= Beginning of Section =
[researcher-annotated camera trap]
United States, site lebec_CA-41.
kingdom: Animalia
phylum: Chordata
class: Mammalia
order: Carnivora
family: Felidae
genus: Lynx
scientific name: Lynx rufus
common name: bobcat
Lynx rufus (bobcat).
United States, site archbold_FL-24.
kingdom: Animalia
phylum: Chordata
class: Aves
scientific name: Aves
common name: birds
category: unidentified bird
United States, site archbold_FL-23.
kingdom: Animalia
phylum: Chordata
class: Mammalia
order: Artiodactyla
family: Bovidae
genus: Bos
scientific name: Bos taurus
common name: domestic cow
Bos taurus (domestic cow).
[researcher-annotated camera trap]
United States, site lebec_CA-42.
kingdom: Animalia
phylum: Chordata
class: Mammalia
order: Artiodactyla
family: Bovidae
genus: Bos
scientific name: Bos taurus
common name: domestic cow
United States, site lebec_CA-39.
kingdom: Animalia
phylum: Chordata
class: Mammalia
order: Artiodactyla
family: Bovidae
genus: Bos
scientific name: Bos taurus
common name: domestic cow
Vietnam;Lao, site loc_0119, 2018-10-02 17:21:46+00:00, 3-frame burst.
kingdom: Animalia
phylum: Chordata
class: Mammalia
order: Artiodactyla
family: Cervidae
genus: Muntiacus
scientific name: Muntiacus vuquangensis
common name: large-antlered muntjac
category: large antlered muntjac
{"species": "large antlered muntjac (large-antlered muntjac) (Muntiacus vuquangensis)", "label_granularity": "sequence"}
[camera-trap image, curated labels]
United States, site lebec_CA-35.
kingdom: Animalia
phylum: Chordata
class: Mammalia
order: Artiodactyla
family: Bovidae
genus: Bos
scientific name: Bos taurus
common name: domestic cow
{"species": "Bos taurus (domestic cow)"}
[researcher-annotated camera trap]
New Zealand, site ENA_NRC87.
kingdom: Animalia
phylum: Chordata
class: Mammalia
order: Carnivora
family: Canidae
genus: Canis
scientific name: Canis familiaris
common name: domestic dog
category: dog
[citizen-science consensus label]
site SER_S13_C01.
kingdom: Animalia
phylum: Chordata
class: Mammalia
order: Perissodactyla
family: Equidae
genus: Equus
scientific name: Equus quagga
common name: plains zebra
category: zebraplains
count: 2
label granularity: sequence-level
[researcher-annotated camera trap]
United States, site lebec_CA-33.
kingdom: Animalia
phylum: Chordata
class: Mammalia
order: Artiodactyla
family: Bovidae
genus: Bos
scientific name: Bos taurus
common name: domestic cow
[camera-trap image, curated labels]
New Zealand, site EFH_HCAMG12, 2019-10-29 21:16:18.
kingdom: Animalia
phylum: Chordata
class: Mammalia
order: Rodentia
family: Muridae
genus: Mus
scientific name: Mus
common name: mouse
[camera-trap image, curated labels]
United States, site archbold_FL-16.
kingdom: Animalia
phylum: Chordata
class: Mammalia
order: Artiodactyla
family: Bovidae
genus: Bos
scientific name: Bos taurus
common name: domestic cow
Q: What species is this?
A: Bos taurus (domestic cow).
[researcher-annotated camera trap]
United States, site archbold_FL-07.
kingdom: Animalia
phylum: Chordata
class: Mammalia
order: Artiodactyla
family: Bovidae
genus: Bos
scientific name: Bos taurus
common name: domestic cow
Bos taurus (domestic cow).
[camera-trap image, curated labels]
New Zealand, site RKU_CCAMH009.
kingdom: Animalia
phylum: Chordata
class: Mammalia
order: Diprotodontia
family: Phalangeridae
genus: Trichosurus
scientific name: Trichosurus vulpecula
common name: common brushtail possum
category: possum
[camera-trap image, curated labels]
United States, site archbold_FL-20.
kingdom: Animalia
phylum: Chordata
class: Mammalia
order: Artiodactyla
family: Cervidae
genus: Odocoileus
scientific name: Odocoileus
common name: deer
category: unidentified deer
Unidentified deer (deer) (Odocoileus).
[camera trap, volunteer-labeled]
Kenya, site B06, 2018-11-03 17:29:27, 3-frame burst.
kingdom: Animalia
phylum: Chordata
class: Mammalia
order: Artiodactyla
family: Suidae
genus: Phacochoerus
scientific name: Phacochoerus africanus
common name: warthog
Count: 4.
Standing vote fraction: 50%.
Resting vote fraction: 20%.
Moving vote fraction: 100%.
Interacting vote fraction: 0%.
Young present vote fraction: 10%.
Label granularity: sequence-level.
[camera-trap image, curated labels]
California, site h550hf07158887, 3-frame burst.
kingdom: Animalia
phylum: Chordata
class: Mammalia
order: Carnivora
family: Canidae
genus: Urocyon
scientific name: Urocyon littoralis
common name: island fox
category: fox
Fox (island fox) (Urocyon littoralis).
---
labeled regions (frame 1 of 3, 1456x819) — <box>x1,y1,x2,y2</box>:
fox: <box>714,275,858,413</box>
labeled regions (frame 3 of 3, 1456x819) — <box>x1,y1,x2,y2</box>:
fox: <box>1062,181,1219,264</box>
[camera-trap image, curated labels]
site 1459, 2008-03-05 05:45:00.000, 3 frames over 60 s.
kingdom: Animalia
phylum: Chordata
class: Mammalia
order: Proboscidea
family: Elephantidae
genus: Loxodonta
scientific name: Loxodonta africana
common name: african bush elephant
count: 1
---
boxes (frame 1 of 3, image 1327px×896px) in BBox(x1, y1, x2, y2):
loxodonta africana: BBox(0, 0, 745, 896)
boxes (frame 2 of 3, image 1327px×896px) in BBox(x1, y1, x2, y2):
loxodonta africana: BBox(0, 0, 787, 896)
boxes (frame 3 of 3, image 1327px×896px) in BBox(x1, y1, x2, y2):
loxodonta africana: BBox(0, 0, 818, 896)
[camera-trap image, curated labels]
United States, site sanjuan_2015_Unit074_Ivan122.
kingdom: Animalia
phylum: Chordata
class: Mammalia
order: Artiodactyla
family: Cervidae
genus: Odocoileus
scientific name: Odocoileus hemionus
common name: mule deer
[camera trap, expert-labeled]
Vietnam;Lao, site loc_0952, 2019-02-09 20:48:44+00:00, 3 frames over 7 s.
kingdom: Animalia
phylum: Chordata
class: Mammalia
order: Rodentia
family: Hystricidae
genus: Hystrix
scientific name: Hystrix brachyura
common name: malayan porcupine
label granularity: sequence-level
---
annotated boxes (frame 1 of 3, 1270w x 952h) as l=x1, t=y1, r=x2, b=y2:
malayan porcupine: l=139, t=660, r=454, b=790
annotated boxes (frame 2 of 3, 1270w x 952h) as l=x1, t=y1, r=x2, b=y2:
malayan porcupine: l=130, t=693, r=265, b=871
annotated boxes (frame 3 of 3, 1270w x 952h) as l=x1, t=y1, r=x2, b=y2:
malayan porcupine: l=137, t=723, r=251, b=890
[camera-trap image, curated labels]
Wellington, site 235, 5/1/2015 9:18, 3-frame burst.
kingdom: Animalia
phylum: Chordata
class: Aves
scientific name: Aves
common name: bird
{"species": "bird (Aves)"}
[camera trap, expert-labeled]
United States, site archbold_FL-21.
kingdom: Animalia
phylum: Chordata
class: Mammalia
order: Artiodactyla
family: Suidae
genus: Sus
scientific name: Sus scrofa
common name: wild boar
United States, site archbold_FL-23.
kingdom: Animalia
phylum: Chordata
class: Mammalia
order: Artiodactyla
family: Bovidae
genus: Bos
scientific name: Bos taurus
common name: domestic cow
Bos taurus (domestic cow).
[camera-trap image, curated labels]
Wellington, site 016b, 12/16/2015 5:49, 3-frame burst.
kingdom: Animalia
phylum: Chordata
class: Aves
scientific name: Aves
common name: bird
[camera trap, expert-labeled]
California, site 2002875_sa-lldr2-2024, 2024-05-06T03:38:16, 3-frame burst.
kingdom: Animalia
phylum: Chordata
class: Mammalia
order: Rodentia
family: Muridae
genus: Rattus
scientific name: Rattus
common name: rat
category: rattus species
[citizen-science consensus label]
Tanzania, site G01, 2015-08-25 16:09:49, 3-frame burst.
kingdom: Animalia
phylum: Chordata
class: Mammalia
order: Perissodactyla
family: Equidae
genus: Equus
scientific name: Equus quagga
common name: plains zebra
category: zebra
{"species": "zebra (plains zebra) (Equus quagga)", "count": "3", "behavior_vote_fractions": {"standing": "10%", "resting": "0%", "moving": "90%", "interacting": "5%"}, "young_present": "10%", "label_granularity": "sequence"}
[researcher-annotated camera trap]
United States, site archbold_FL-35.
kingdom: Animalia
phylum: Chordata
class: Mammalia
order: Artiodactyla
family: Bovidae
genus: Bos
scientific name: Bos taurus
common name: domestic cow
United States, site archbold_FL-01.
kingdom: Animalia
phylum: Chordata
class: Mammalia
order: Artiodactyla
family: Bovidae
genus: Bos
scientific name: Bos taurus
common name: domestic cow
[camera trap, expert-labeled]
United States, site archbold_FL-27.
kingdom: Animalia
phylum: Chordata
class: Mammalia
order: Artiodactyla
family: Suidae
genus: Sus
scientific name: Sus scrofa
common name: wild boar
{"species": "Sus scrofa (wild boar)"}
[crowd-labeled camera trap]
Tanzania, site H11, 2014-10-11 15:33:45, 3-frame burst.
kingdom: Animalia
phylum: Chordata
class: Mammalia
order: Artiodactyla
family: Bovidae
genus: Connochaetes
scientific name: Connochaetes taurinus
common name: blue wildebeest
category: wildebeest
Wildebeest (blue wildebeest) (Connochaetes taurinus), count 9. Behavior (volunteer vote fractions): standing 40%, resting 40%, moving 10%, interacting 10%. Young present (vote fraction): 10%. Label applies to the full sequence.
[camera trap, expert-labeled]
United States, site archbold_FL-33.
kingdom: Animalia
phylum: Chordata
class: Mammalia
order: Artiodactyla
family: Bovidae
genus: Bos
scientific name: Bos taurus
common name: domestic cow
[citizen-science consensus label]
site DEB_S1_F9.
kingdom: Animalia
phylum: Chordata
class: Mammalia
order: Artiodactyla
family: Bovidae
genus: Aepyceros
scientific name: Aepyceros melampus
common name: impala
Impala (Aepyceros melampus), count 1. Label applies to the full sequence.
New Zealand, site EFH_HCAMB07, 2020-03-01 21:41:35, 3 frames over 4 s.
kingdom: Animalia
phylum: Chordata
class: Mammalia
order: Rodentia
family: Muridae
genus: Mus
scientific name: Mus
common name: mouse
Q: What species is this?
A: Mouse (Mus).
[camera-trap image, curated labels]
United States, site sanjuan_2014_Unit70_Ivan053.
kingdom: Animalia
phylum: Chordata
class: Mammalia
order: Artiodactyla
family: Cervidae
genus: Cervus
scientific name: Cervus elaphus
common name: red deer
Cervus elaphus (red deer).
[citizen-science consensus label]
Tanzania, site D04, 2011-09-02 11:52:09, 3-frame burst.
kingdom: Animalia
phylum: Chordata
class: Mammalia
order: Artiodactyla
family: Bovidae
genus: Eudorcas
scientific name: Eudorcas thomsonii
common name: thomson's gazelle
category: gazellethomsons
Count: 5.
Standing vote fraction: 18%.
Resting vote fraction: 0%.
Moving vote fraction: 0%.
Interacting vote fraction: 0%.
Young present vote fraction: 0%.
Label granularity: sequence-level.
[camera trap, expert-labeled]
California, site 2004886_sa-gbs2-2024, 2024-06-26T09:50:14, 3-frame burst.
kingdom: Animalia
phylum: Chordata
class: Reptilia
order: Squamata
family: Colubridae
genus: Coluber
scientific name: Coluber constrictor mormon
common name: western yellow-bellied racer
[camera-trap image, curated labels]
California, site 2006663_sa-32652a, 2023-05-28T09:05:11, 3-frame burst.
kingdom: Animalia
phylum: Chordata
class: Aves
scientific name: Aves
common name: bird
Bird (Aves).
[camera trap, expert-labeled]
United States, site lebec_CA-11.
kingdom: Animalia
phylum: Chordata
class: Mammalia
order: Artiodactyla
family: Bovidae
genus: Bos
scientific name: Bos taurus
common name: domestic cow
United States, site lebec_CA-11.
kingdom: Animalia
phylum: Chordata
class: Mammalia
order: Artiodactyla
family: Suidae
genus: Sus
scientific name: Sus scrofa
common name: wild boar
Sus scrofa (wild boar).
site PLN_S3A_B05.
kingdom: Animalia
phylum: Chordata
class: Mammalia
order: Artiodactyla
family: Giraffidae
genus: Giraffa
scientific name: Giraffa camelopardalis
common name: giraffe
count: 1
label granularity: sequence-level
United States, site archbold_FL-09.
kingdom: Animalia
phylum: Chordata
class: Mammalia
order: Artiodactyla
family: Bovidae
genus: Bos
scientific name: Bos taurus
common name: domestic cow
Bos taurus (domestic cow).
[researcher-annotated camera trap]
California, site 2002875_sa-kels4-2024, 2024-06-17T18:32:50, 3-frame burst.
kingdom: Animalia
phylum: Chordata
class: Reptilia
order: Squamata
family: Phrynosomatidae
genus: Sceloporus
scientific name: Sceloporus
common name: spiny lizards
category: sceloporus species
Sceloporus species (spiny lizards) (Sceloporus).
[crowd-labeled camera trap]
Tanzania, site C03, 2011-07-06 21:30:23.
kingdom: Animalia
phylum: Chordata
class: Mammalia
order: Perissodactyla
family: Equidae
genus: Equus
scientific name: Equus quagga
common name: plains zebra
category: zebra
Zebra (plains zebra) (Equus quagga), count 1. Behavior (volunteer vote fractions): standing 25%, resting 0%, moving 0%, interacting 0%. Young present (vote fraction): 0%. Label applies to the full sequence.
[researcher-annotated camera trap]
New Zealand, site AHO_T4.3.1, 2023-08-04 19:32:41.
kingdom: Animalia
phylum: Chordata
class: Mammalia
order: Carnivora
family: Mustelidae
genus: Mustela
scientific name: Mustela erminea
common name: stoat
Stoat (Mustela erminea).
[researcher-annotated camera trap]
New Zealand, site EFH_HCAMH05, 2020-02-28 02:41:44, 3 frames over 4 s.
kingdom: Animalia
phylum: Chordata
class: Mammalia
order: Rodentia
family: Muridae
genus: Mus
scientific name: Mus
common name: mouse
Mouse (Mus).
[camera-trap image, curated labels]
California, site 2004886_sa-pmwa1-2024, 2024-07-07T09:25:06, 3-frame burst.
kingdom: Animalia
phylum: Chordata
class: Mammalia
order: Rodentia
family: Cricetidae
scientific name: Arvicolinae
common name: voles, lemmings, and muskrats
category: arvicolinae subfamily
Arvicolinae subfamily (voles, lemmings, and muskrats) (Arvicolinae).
= End of Section =
## TASK DESCRIPTION
Using the entries, return every line where the word "Wellington" can be found.

## RESPONSE TO THE TASK
Wellington, site 235, 5/1/2015 9:18, 3-frame burst.
Wellington, site 016b, 12/16/2015 5:49, 3-frame burst.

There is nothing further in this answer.